## Consignes de travail
A. Dans le texte sur la fête des adolescents, quels sont les trois C qui désignent les ordres des fêtes de famille ?
B. Recopiez mot pour mot le passage du texte sur la fête des adolescents situé entre « Le rite est la » et « qui la traversent. », bornes incluses.
C. Prolongez le texte sur la fête des adolescents à partir de l'endroit où il s'arrête.

## Texte à lire
■ ■ ■ ■

Adolescence, 2005, 23, 3

Alberto Eiguer est psychiatre et psychanaliste. Il travaille sur la famille et les pathologies familiales en particulier sur les aspects générationnels et transgénérationnels de celles-ci. Ce texte montre que les rapports qu’entretiennent le adolescents avec les fêtes ressortissent à des rituels subjectivants.

Dans son introduction, Alberto Eiguer explique combien il serait faux à ses yeux de considérer la fête des adolescents uniquement sous l’angle de la « défense maniaque ». Ce concept donnerait la fête comme un moment d’hyper-activité, une phase maniaque liée à la pathologie maniaco-dépressive, à laquelle succèderait une phase d’épuisement, de dépression. Pour Eiguer, qui reprend Didier Houzel, il faudrait distinguer la « défense maniaque » de la « position maniaque » : dans une situation de frustration, devant une perte, faire la fête, se changer les idées, n’est pas une forcément pathologique.

Dans un premier temps, A. Eiguer s’intéresse aux fêtes de familles, et à leur fonction dans le groupe familial. Ces fêtes relèvent de trois ordres, qu’il nomme les trois C : les cérémonies, les célébrations et les commémorations, qui chacune renvoient au rite, au lien entre la famille et le monde et enfin à la mémoire de la famille.

Le rite est la reproduction et la réaffirmation de l’ordre des choses, des hiéarchies et de la distribution du pouvoir au sein de la famille. Le rite est un rappel du passé, répétitif et peu spontanné, dont le déroulement rappelle à chacun les codes et les positions dans le groupe. Il renouvelle la fondation du groupe familial, les liens de parenté qui unissent ses membres, même si ceux-si sont « agglomérés » par le lien marital. Bien qu’invitation à l’unité familiale, le rite peut aussi mettre au jour les clivages qui la traversent.

■ ■ ■ ■

## Données fournies
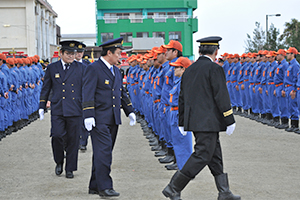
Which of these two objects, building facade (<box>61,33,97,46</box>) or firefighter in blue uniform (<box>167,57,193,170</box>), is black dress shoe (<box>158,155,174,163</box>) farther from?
building facade (<box>61,33,97,46</box>)

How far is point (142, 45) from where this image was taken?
33906 mm

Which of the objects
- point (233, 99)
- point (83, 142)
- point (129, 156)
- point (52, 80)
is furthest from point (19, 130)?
point (233, 99)

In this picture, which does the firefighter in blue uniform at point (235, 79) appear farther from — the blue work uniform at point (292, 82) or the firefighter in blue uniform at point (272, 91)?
the blue work uniform at point (292, 82)

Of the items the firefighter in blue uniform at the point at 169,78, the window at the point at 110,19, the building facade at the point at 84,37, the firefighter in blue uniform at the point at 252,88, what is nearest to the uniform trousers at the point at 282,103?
the firefighter in blue uniform at the point at 252,88

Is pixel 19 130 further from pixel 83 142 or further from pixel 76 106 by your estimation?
pixel 76 106

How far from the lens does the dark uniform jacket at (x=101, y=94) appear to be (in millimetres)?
6590

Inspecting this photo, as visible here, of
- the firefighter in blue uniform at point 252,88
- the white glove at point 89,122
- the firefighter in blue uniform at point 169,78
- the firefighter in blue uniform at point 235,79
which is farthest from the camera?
the firefighter in blue uniform at point 235,79

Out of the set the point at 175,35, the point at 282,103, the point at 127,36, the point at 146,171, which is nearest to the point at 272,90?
the point at 282,103

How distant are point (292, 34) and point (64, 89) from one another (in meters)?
29.3

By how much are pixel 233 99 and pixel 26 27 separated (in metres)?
39.8

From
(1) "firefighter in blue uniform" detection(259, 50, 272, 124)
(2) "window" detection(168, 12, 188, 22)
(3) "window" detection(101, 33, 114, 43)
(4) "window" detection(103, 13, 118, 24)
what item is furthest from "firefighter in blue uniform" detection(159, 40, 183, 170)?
(2) "window" detection(168, 12, 188, 22)

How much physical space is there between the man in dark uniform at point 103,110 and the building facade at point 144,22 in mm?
55801

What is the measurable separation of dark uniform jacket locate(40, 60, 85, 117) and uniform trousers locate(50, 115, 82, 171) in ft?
0.42

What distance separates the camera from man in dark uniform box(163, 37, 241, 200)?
5887 mm
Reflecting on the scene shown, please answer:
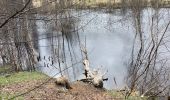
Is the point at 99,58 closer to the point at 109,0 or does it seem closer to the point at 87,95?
the point at 87,95

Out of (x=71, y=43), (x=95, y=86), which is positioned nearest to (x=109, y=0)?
(x=71, y=43)

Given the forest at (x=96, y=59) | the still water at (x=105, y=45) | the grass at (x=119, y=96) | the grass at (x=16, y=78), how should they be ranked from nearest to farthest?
1. the grass at (x=119, y=96)
2. the forest at (x=96, y=59)
3. the grass at (x=16, y=78)
4. the still water at (x=105, y=45)

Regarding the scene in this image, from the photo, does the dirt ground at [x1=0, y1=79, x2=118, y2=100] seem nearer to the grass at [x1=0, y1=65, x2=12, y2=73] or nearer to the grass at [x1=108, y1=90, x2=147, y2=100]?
the grass at [x1=108, y1=90, x2=147, y2=100]

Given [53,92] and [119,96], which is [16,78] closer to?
[53,92]

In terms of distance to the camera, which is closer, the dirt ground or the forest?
the dirt ground

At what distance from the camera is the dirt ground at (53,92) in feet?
47.7

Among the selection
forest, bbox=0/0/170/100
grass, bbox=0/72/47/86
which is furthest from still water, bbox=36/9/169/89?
grass, bbox=0/72/47/86

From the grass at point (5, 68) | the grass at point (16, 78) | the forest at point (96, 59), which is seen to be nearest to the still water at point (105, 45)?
the forest at point (96, 59)

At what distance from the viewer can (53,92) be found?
15.3 m

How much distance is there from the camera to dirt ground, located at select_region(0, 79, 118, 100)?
14.5 m

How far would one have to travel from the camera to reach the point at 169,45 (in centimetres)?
2341

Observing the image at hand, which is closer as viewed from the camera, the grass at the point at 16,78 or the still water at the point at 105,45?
the grass at the point at 16,78

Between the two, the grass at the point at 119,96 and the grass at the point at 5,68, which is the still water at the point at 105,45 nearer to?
the grass at the point at 5,68

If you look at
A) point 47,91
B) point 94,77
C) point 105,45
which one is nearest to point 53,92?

■ ■ ■ ■

## Réponses attendues
A. Les cérémonies, les célébrations et les commémorations.

B.
Le rite est la reproduction et la réaffirmation de l’ordre des choses, des hiéarchies et de la distribution du pouvoir au sein de la famille. Le rite est un rappel du passé, répétitif et peu spontanné, dont le déroulement rappelle à chacun les codes et les positions dans le groupe. Il renouvelle la fondation du groupe familial, les liens de parenté qui unissent ses membres, même si ceux-si sont « agglomérés » par le lien marital. Bien qu’invitation à l’unité familiale, le rite peut aussi mettre au jour les clivages qui la traversent.

C.
Alberto Eiguer note aussi combien la nourriture, le repas, c’est du groupe incorporé : « la nourriture, c’est la part du corps familial que l’on souhaite introjecter dans une certaine jouissance ». Le repas fonctionne comme si le groupe familial disposait d’un corps physique que dont ingérestion donnerait du plaisir. On ne peut s’empêcher de penser à la pratique rituelle chrétienne de l’eucharistie. Mais le repas est aussi l’occasion de l’expression d’une domination : celle de celui ou celle qui a prévu le menu. Les individus qui partagent le repas, se plient à cette domination en le mangeant. Ainsi, la fête de famille marque l’individu comme sujet du groupe au delà de son idividualité. Cependant, à l’intérieur du groupe, chacun, par les liens qu’il noue ou renoue à l’occasion du rite, essaie d’imaginer comment il peut exister malgré le rite.

Pour Eiguer, la société de façon générale est fondée sur le don et la dette. Que l’on retrouve notamment dans les cadeaux distribués lors de la fête familiale. Il peut y avoir une compétition « du meilleur cadeau », qui marque la rivalité à l’intérieur du groupe.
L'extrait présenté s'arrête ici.